= Task list =
**a.** Using the text on Trump's trade policy, explain why, according to the text, the punishment of a trade war would reach America's factories, farms, and suppliers.
**b.** Proceed with the text on Trump's trade policy, picking up right after its last sentence.

Well, because it’s ridiculous.
What would actually happen is that gasoline would become much more expensive, consumers would need to cut back spending on non-gasoline items, businesses would face a higher cost structure, and the overall economy would slow down with inflation-adjusted incomes falling.
And so it would be with steel, aluminum, wood products, and so on and so on. At the same time, America’s trading partners would retaliate by imposing import duties on U.S. exports, with the punishment boomeranging to our factories, farms, and suppliers.
All of which is precisely what leading analysts and economists warned would transpire if Donald Trump moved forward with his plan to start a trade war.
The New York Times headlined an article on the issue, on May 2, 2016, “Experts Warn of Backlash in Donald Trump’s China Trade Policies.” A 45% tariff on Chinese goods does not mean, however, that his punitive approach would ease America’s economic pains.
In fact, a range of experts agree that Mr. Trump’s proposals are more likely to deepen those problems, particularly if China or other targeted nations retaliate, rather than accept his demands…
“There’s no way a tariff of this kind could deliver the kind of benefits that he’s talking about, and it’s quite wrong to think that the big problem for American workers has been foreign trade,” said J .W. Mason, a professor of economics at John Jay College and a fellow at the Roosevelt Institute, a liberal think tank. “But I think it could be very destructive for the rest of the world.”
But according to Moody’s Mark Zandi, Trump’s trade war against China and Mexico, if fully implemented, would generate calamitous blowback against the United States. As Jim Tankersley wrote in The Washington Post on March 25, 2016,
An economic model of Trump's proposals, prepared by Moody's Analytics at the request of The Washington Post, suggests Trump is half-right about his plans. They would, in fact, sock it to China and Mexico. Both would fall into recession, the model suggests, if Trump levied his proposed tariffs and those countries retaliated with tariffs of their own.

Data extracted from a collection
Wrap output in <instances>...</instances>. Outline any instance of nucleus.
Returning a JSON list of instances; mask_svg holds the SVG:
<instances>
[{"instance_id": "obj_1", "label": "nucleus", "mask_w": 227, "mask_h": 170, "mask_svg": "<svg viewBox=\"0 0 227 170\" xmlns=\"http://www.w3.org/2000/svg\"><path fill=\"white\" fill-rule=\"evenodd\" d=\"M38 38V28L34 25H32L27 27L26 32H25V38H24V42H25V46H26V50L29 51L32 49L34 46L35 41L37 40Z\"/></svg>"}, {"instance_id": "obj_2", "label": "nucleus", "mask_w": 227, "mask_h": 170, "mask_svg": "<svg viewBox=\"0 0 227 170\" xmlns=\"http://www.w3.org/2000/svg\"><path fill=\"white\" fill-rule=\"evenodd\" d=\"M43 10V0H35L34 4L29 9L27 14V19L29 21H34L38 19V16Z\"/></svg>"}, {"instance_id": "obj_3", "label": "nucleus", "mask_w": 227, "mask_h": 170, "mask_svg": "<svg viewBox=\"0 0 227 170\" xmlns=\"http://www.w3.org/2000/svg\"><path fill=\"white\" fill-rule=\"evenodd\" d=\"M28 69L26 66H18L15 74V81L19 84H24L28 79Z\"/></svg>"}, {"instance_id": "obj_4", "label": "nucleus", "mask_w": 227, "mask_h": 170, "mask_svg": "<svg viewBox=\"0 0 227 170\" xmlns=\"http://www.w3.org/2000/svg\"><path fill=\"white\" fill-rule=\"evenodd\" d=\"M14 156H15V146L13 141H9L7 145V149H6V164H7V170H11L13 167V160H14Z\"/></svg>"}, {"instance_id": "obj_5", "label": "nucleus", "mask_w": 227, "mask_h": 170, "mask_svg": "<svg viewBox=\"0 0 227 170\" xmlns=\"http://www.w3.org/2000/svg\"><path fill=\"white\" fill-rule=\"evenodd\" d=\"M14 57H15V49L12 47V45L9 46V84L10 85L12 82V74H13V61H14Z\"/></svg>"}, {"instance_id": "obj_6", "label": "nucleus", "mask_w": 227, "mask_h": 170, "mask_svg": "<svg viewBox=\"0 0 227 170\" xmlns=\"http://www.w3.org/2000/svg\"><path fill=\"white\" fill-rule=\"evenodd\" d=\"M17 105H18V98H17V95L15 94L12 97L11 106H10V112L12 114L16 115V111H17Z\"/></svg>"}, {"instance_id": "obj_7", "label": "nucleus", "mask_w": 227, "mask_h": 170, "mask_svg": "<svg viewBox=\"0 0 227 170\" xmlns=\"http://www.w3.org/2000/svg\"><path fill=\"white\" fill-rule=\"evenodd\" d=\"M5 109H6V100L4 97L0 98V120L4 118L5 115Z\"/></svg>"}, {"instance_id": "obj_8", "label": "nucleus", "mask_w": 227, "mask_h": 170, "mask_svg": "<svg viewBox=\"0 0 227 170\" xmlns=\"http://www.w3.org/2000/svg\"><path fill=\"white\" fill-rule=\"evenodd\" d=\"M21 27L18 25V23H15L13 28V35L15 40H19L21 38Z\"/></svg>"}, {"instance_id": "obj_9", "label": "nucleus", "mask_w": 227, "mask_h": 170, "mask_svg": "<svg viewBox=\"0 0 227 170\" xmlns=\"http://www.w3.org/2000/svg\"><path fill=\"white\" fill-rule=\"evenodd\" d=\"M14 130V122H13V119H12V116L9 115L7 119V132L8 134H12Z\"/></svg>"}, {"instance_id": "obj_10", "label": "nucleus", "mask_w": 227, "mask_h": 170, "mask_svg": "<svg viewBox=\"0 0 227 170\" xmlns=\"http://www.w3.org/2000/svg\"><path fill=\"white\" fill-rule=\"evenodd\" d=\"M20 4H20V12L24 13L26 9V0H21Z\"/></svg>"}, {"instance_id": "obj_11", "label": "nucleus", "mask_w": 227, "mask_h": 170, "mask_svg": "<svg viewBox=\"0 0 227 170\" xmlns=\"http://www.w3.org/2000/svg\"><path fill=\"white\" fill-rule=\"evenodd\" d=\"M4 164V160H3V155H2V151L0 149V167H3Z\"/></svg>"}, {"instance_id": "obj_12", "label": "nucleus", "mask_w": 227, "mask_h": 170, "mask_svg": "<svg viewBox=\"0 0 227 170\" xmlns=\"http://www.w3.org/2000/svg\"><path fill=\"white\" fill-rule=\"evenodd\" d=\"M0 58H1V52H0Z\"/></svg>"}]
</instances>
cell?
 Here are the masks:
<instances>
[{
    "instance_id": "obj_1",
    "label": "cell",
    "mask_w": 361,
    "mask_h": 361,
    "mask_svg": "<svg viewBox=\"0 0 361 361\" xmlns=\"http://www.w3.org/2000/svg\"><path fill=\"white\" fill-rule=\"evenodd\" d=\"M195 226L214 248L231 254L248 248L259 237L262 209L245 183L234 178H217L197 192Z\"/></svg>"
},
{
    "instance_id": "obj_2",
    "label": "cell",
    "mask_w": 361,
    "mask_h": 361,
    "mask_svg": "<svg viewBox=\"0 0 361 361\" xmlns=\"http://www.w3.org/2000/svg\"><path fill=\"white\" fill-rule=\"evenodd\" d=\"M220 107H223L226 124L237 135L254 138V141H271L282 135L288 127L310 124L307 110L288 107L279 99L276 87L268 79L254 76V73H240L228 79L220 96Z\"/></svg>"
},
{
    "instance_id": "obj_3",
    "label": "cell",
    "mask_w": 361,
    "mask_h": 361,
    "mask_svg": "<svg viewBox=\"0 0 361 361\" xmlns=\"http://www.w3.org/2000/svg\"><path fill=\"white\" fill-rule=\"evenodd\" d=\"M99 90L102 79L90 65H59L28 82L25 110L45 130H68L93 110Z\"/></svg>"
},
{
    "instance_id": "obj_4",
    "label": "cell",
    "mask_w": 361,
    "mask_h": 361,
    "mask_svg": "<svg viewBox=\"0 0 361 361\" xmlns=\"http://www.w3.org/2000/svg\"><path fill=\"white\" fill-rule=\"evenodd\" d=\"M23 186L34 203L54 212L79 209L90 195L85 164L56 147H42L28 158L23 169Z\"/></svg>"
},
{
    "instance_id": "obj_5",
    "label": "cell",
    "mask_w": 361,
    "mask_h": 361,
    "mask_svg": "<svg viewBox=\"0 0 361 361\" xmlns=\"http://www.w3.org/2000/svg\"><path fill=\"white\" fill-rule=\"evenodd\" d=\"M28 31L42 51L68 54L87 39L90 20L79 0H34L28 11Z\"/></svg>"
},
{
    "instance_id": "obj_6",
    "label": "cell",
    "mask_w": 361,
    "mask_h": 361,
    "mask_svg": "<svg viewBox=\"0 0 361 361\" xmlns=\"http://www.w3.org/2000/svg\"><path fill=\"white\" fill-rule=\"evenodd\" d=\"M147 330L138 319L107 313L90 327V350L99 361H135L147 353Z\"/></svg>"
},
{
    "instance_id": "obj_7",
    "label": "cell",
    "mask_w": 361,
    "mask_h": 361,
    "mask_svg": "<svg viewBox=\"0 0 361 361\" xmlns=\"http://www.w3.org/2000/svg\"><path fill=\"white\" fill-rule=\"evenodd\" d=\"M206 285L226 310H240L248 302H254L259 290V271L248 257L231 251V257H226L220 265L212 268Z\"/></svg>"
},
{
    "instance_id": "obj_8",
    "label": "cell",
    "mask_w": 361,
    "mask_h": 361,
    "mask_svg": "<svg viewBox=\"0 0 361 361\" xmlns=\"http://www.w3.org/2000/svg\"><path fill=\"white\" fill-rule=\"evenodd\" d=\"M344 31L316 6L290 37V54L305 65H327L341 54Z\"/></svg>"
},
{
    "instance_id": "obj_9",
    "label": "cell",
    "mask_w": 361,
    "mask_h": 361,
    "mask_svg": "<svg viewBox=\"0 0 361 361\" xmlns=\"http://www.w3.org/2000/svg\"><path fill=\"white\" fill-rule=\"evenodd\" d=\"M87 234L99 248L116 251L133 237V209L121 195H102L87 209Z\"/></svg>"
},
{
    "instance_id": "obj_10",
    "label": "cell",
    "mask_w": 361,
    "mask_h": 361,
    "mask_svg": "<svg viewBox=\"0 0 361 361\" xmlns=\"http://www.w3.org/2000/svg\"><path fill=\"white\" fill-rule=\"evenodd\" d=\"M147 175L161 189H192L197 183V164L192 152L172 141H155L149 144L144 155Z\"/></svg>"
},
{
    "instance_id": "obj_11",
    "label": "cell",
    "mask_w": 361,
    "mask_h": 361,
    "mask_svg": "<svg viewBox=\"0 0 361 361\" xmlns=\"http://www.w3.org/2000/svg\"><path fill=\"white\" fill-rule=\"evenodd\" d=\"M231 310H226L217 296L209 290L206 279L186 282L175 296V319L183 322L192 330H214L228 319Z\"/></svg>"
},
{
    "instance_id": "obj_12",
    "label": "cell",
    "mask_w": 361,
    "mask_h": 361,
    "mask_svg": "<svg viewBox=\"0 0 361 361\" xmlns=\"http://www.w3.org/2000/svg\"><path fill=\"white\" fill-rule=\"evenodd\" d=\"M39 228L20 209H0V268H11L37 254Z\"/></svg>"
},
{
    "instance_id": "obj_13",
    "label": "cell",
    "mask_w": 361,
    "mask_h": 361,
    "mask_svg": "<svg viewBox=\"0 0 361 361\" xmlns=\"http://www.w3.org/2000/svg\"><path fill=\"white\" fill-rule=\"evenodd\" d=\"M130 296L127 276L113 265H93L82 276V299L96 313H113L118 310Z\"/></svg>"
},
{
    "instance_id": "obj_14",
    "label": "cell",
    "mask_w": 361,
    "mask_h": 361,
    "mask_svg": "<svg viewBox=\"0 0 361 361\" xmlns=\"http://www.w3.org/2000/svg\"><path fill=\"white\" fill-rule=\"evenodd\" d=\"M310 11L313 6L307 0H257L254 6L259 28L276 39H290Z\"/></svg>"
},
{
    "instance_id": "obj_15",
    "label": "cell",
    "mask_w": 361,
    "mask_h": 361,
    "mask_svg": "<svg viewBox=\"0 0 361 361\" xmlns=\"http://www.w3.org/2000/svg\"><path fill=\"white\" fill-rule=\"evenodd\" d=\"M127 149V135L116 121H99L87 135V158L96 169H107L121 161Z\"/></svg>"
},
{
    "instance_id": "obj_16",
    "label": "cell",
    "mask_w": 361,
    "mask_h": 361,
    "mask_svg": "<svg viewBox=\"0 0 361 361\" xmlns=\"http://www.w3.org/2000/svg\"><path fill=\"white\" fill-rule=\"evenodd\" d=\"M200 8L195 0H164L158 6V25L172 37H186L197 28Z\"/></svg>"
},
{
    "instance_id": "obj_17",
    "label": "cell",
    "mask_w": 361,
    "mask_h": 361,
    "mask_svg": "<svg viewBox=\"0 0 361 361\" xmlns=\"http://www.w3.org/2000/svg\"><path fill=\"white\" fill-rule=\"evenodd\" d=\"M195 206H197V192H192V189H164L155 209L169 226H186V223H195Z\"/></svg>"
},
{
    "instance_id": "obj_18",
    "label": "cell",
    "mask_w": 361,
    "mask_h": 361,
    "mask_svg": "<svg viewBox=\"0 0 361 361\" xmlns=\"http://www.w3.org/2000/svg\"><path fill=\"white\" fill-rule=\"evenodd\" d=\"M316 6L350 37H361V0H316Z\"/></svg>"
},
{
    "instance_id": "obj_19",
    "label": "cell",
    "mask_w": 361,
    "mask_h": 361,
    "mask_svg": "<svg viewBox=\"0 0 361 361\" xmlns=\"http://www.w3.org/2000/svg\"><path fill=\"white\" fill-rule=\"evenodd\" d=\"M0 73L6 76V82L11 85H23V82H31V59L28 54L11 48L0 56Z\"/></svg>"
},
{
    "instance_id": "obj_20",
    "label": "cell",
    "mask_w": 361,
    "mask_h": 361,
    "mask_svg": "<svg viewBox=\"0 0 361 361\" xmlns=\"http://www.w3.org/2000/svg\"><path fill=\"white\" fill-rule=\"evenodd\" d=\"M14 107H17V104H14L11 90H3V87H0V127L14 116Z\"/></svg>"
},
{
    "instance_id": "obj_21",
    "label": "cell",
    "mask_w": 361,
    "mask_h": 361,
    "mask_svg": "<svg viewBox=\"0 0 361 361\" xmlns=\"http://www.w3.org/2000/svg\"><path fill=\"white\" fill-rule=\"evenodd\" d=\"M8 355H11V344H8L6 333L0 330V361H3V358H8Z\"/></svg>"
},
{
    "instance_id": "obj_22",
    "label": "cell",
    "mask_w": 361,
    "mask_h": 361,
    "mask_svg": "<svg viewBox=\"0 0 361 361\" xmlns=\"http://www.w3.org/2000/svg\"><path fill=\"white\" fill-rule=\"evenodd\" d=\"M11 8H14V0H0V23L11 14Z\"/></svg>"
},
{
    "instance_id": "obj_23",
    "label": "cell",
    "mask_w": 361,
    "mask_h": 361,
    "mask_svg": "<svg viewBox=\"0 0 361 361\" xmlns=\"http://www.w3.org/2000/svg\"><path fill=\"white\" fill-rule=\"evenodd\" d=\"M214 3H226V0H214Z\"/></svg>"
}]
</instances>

= Responses by task =
**a.** America's trading partners would retaliate by imposing import duties on U.S. exports. Those duties would strike back at American factories, farms, and suppliers.

**b.**
Unfortunately, the United States would fall into recession, too. Up to 4 million American workers would lose their jobs. Another 3 million jobs would not be created that otherwise would have been, had the country not fallen into a trade-induced downturn.
While J.W. Mason, cited by The New York Times, was skeptical of the magnitude of the Trump trade disaster in Zandi’s model, a September 2016 assessment by the Peterson Institute for International Economics forecast similar trouble ahead for the United States. As CNBC documented:
US Republican presidential candidate Donald Trump’s protectionist trade policies would send the US into recession, result in the loss of almost 4.8m private sector jobs and lead to shortages of consumer goods such as iPhones, according to the most detailed study yet of his plan.
The study released on Monday by researchers at the non-partisan Peterson Institute for International Economics illustrates how, even as the New York businessman pledges to boost growth and create millions of jobs, most mainstream economists view his economic policies as dangerous quackery.
Dangerous quackery indeed. And throughout 2016, warnings about the side effects of Dr. Trump’s trade snake oil kept streaming in. In June and again in December 2016, CNBC’s John Schoen provided analyses of the state-by-state impact of candidate Trump’s proposed tariffs:
Trump has also vowed to raise tariffs on Mexico and China. Those higher tariffs would almost certainly cut into U.S. exports, which represent about $2 trillion, or roughly one-eighth of the nation's gross domestic product.
But that impact varies widely from one U.S. state to another, with West Coast states more heavily reliant on Chinese markets and border states seeing the biggest demand from Mexico.
But the states of the supposed heartland of America would share the pain, too. While Canada and Mexico account for nearly a third of U.S. agricultural exports, in recent years the Chinese share has doubled.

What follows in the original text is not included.